Tufts: I can’t imagine what it must feel like to do that. I have this empathy for her. We’ve all gone through heartbreak. That must have been a big one. I can’t imagine standing in front of thousands of people and trying relive that. When I go on tour, if I’m going through shit, I get to escape that. She has to live in it.
Standell-Preston: I found that on Flourish/Perish when we were touring it without Katie, Katie having left the band. Singing together a song about her leaving, it was really sad some nights; it was really hard some nights. But the lyrics that I wrote on this record, I don’t really delve into sadness. I delve into liberation and overcoming things. It’s empowering for me to sing about it. It’s the emotion I was trying to go for on the record. Freeing. Liberating.

Paste: I was curious listening to it. I couldn’t tell if writing was act of you having worked through it or you currently working through it.
Standell-Preston: It was me working through it in a way where I wanted to be stronger. I wanted to have strength over it.
Tufts: I’ve seen you working through it for years. This isn’t the point where you all of a sudden started writing lyrics about these things. It didn’t feel like you were in it anymore. Something switched and you were writing about these things. When we were tracking, you said you couldn’t wait for it to finally be out and pressed on a physical record. It puts it so much behind you when you’ve risen above all the crazy stuff that happens.

Paste: I think one of the greatest lies in life is that we don’t have themes, that something isn’t a part of you even when you get over it.
Standell-Preston: Yeah. We repeat a lot of the same mistakes over and over again.
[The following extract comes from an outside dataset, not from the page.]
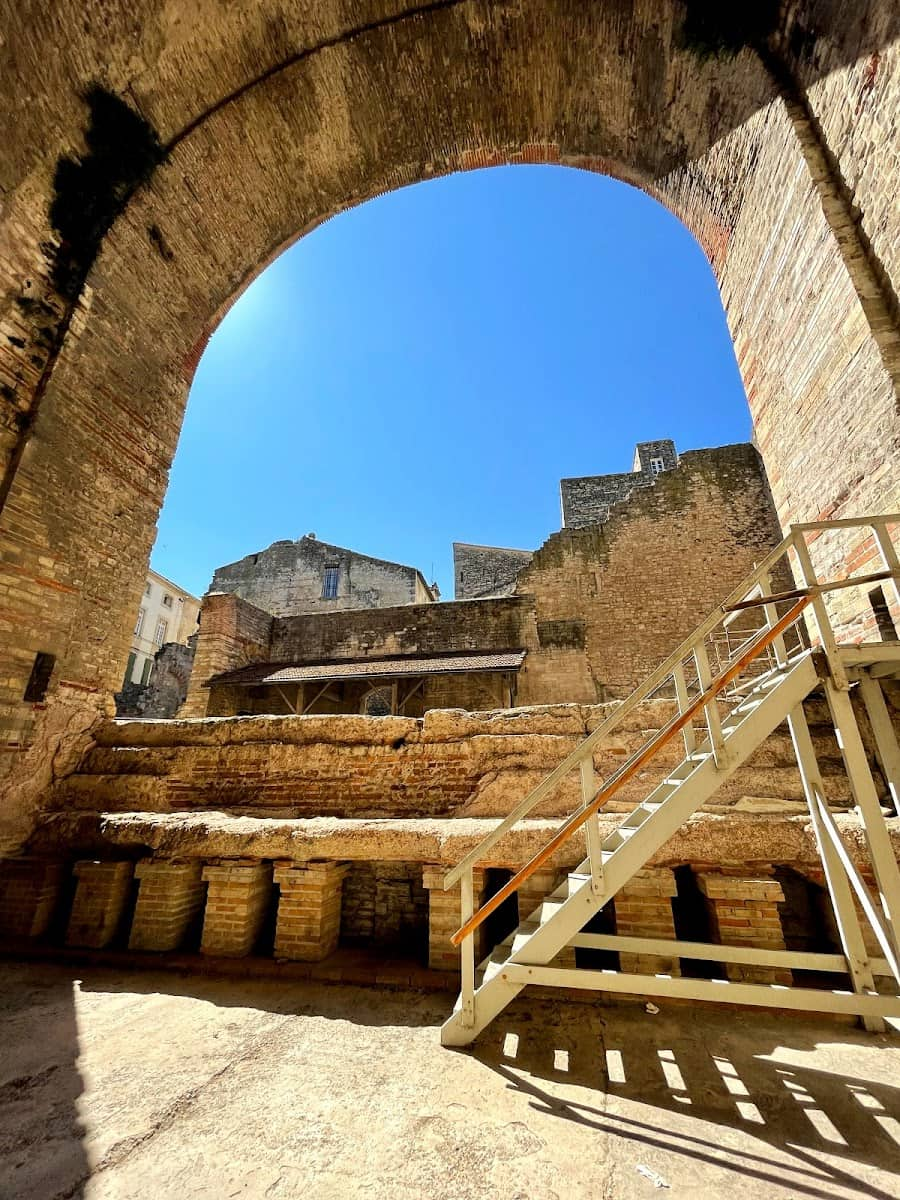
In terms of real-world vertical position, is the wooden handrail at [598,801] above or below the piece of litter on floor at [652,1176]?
above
It just depends on how you look at it. I feel like I overcame a lot. But it’s still within me. Your experiences never really leave you. You just decide a perspective.
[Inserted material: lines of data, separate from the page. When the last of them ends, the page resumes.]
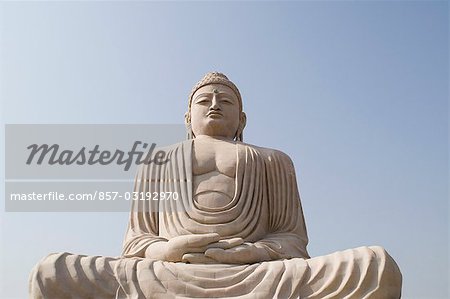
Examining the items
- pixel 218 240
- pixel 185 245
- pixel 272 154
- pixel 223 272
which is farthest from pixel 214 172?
pixel 223 272

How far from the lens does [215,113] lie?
799 cm

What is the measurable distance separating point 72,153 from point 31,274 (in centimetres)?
259

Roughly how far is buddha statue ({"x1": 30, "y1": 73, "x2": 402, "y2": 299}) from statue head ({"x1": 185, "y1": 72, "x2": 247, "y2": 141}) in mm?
12

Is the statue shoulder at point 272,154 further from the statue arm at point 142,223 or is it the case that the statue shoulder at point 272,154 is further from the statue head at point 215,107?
the statue arm at point 142,223

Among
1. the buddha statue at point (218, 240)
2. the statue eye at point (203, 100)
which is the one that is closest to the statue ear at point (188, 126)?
the buddha statue at point (218, 240)

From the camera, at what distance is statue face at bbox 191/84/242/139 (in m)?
7.99

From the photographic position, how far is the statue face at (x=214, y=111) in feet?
26.2

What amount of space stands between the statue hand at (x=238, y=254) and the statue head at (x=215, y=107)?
78.6 inches

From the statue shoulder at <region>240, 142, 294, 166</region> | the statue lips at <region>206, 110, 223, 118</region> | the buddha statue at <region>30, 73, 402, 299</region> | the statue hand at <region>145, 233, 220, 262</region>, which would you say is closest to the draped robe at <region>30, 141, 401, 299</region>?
the buddha statue at <region>30, 73, 402, 299</region>

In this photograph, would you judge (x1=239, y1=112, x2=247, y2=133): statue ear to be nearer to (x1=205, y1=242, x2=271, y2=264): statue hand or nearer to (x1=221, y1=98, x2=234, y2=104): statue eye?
(x1=221, y1=98, x2=234, y2=104): statue eye

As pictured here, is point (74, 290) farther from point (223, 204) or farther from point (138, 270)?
point (223, 204)

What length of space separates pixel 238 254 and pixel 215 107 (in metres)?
2.29

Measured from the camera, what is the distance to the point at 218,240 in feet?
21.2

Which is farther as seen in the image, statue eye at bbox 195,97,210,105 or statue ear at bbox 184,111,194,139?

Paste: There’s a line that really got to me from “Taste:” “We experience the love that we think we deserve.”
Standell-Preston: That’s actually advice that Austin gave me. We were talking about my mother. My mom had a lot of shitty boyfriends while I was growing up. Austin was like, “We experience the love that we think we desire.” I was like, whoa, that’s totally true. We put ourselves through the kind of relationship we think we desire.
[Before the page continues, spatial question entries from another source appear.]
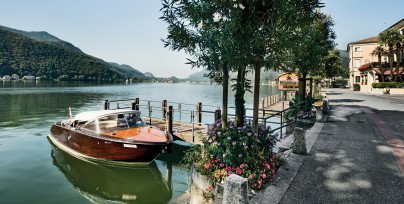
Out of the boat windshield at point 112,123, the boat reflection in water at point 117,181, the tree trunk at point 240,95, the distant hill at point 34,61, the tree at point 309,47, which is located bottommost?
the boat reflection in water at point 117,181

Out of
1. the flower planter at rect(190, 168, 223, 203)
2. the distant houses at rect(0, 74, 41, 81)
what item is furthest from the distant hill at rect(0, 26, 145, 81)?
the flower planter at rect(190, 168, 223, 203)

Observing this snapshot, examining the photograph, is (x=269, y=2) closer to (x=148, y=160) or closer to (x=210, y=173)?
(x=210, y=173)

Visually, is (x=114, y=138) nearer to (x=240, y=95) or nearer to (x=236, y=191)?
(x=240, y=95)

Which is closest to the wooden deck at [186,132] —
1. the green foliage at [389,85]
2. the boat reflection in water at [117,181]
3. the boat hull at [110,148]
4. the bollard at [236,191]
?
the boat reflection in water at [117,181]

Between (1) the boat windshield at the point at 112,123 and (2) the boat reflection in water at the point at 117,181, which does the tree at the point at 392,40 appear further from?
(1) the boat windshield at the point at 112,123

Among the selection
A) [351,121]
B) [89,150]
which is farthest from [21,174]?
[351,121]

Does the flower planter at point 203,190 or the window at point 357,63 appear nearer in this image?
the flower planter at point 203,190

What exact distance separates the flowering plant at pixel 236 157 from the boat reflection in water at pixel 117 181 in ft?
19.7

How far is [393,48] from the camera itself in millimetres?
49000

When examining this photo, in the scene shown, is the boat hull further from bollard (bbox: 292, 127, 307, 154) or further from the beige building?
the beige building

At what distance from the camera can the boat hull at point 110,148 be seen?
551 inches

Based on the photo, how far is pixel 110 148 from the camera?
14.4 meters

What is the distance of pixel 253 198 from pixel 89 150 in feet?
39.8

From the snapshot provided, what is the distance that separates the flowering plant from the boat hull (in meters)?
7.10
Tufts: That theme hit home for me. The book, The Perks of Being a Wallflower, that was one of the things that his girlfriend said to him. We accept the love we think we desire. That was a beautiful thought. It’s so true. Your self-worth and how you feel about yourself totally defines the love that you search out. I thought that was beautiful.

Paste: We did deep and dark. And we overcame. So on the flipside: what’s making you the happiest right now?
Tufts: Geothermic hot tubs!
Standell-Preston: The hot pools here make me so happy!
Smith: The little touring crew, we have the best time. We get along so well. We rip across the world. Three years. We know how to keep ourselves happy and laughing. Touring is one big joke the whole time.